> [BRIEF A]: According to the news report on the St. Elizabeths arena deal, how many seats would the arena have?
> [BRIEF B]: Carry on the news report on the St. Elizabeths arena deal, starting after its last sentence.

> [DOCUMENT EXCERPT]:
[Start of Attachment]

Mayor Muriel Bowser operates heavy-duty machinery to begin the demolition of two buildings at St. Elizabeths, making way for a new state-of-the art sports and entertainment venue on Feb. 18. (Astrid Riecken/TWP)

Before finalizing the details on $55 million agreement to build a basketball and entertainment arena, D.C Mayor Muriel E. Bowser was behind the controls of an excavator Thursday destroying two vacant buildings to make way for the project.

The next day Bowser submitted an agreement between the District, its quasi-independent sports agency and the owners of the Washington Wizards to the D.C. Council. If approved, the 5,000-seat arena would open in 2018 for Wizards practices, home games of the Washington Mystics and other entertainment on the east campus of the former St. Elizabeths hospital, where Bowser performed her ceremonial demolition.

Wizards officials want a new state-of-the-art practice facility to compete with other teams for the NBA’s best players, and the agreement allows the team to spend up to $3 million on equipment and furniture to outfit the facility.

Competing clubs, such as the Chicago Bulls and Philadelphia 76ers, have opened new  facilities with features including expansive weight rooms, film rooms resembling small theaters, lap pools and cryotherapeutic chambers that allow players to expose their bodies to subzero temperatures with the aim of reducing inflammation.

Bowser had earlier unveiled the broad outlines of the project. Taxpayers will pay about 92 percent of the total cost, via $23 million from the District and $27 million from Events DC, the sports and convention agency funded by a percentage of hotel occupancy taxes. The arena would be publicly owned and operated by Events D.C.

Monumental Sports & Entertainment, the owner of the Wizards and Mystics, would put up $4.46 million, about 8 percent of the cost, equated to the rent the company would pay over a 19-year lease.

The mayor’s willingness to pay for so much of the cost of the facility, which borders the Congress Heights neighborhood of Southeast, raised concerns among some D.C. Council members when they looked at the outline of the deal in December, particularly since taxpayers will be on the hook for any construction cost overruns. The development agreement specifies that Events DC will pay for any unforeseen excess costs — although if the total cost of the project balloons above 120 percent of the projected $55 million, or $66 million, Events DC reserves the right to confer with the D.C. government about how best to mitigate those costs.

The D.C. government’s costs are capped at $23 million, according to the agreement and Bowser economic development officials.

[D.C. to pay cost overruns for Wizards facility]

Demonstrating economic progress in neighborhoods east of the Anacostia River has taken on added importance for the mayor since Walmart pulled out of two leases to open stores there, potentially setting back two mixed-use development projects years.

[End of Attachment]

> [PROVIDED RECORDS]:
[Start of Attachment]

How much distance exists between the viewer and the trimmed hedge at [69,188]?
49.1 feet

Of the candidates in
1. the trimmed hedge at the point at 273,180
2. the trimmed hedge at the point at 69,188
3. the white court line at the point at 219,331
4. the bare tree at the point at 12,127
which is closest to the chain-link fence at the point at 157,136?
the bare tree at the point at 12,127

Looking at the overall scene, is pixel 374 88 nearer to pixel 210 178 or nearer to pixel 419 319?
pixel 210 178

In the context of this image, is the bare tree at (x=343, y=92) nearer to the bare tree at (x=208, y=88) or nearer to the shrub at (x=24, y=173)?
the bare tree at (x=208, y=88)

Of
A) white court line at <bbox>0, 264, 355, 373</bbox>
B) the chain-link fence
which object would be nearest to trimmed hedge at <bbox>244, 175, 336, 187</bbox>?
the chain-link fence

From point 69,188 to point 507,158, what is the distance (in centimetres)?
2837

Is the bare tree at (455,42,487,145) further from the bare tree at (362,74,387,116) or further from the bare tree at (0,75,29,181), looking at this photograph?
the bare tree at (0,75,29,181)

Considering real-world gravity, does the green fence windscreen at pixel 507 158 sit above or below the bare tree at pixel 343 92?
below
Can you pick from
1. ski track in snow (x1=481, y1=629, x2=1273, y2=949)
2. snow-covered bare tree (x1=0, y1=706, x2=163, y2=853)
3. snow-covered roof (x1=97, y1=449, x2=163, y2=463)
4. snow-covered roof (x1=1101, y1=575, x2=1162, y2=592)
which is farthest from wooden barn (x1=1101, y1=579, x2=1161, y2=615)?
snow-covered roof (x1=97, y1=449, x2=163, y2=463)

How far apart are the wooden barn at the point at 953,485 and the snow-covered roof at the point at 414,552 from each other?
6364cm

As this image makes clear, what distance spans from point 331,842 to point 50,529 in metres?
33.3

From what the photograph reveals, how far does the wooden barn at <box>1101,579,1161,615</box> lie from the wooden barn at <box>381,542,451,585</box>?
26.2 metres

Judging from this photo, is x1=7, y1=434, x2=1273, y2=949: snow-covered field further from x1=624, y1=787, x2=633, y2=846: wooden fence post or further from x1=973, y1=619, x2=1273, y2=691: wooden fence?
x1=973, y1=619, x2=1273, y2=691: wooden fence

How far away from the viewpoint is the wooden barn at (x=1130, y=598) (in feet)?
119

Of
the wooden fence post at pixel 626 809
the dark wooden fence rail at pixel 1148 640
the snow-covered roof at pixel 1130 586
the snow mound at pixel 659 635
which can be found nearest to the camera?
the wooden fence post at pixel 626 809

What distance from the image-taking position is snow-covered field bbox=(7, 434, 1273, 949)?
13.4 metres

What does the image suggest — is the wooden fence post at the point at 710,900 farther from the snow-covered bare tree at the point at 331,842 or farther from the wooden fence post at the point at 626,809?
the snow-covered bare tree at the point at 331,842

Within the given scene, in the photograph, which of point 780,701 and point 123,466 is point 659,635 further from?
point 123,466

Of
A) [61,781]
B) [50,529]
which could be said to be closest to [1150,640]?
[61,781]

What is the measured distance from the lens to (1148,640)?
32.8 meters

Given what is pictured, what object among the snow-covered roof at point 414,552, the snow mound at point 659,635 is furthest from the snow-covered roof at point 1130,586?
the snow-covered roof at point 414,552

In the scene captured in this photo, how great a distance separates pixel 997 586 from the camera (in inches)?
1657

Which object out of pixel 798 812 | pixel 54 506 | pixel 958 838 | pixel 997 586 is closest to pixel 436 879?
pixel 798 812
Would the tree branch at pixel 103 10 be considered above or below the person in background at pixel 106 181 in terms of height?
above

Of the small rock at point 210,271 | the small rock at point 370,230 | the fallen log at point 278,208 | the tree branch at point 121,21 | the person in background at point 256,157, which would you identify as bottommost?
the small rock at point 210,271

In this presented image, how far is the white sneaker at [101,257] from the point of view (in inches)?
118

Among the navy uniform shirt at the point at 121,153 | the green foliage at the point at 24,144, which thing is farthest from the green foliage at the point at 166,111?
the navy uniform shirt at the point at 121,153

[End of Attachment]

> [TASK RESULT A]: The arena would have 5,000 seats.

> [TASK RESULT B]:
But deep divisions over who benefits from development in the city persist, as evidenced by a pair of protesters from the activist group Empower DC who crashed the mayor’s press conference Thursday carrying a sign warning of “displacement” of longtime residents. The two were pulled away by D.C. police before Bowser dropped the excavator’s claw onto a concrete pavilion roof. After three forceful strikes with the help of a construction worker guiding her hands, the claw broke through, sending chunks of pavement raining down on to the side walk.


Schyla Moore from Empower DC is pulled away by D.C. police before the demolition of two buildings at St. Elizabeths. Moore says the development doesn’t benefit people in poverty who are increasingly pushed out of the city. (Photo by Astrid Riecken For The Washington Post)

Other projects in the area could prove more controversial. Tenants of four apartment buildings across the street from the project have complained for months of substandard treatment by their landlord, who plans to demolish the project, and have won the backing of D.C. Attorney General Karl A. Racine. Nearby, the District is in the early stages of trying to develop the housing complex Barry Farm, which could mean the relocation of hundreds of public housing residents.

[Why a law meant to protect the poor from gentrification doesn’t really work]

Bower and her staff market the project as “bigger than basketball,” and council members have largely praised the plans. Events DC estimates that the facility will bring 380,000 residents and visitors there along with hundreds of jobs to build and operate the venue.

“With this new development, we are delivering on a promise to revitalize Congress Heights, create quality affordable housing, generate hundreds of jobs, and put more District residents on a pathway to the middle class,” Bowser said in a press release.

Events DC has also set aggressive goals for hiring of D.C. residents and companies based in the city. The development agreement requires that the agency “shall use commercially reasonable efforts” to ensure that 51 percent of the jobs at the site be filled by D.C. residents and that at least 35 percent of maintenance and operational contracts be given to small, or minority-owned District businesses. That includes janitorial work, food service and security.

Staff writer Aaron C. Davis contributed to this report.